Simplifying the Diagnosis of Diabetes Insipidus in Children

Author Affiliations

From the Departments of Pediatrics (Drs Richman, Post, and Hochberg), Medicine (Dr Notman), and Physiology (Dr Richman), State University of New York, Upstate Medical Center, and the Veterans Administration Medical Center (Dr Moses), Syracuse, NY.

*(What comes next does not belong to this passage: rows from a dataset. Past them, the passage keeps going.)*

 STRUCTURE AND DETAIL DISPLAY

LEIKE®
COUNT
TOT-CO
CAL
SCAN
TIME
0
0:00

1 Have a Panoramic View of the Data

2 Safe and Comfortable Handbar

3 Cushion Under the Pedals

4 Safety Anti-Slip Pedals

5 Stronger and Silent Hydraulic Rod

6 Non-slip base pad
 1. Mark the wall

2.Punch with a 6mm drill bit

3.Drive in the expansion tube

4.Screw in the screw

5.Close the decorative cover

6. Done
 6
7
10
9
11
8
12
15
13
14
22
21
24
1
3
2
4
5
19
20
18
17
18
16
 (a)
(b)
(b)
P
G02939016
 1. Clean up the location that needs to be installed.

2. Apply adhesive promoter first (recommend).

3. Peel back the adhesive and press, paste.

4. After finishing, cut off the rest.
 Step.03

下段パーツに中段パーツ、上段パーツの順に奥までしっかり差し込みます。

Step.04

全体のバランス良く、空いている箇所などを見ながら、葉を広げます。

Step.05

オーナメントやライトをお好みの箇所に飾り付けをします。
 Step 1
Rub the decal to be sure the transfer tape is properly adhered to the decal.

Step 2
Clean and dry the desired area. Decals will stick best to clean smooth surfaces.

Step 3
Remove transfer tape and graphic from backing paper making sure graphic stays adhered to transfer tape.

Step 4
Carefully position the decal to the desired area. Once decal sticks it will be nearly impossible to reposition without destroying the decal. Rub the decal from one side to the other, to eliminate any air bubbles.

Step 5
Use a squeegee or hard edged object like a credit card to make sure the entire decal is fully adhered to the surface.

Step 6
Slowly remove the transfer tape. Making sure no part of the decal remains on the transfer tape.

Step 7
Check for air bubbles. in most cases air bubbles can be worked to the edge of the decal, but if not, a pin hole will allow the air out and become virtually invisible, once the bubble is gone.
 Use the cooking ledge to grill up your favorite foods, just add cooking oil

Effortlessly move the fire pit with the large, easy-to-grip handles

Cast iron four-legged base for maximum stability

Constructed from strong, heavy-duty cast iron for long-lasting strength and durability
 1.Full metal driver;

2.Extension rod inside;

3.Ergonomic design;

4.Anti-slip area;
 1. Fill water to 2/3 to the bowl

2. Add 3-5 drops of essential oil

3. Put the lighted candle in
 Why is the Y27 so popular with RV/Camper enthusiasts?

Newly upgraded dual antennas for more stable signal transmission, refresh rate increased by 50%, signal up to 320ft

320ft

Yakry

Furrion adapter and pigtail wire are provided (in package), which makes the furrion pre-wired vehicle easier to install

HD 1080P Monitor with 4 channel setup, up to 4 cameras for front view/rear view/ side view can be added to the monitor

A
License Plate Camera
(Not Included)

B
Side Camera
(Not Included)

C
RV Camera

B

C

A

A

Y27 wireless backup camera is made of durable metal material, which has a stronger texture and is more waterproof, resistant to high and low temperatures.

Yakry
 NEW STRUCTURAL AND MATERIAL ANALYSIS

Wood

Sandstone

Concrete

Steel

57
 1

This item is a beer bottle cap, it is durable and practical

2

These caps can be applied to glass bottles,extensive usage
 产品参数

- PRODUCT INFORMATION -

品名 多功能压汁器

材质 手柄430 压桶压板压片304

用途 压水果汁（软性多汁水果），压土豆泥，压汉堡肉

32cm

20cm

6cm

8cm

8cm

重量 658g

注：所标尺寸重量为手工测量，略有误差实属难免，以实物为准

Am J Dis Child. 1981;135(9):839-841. doi:10.1001/archpedi.1981.02130330049016

• We simplified the procedure for identifying children with diabetes insipidus by using the relationship between urine and plasma osmolality (Uosm and Posm). We defined the normal Uosm-Posm relationship as the area within the 95% confidence regions for pairs of osmolality measurements obtained from normal children during periods of free access to fluids and after oral hydration. In 13 patients with diabetes insipidus, Uosm-Posm coordinates were outside these regions in 50 of 64 pairs (one to ten per patient) during periods of free access to fluids. After three hours of fluid deprivation, the Uosm-Posm relationship was abnormal in 12 patients; the 13th was unable to void. For those with a normal Posm, and Uosm less than Posm, another pair of osmolality measurements after three hours of fluid restriction should determine the diagnosis.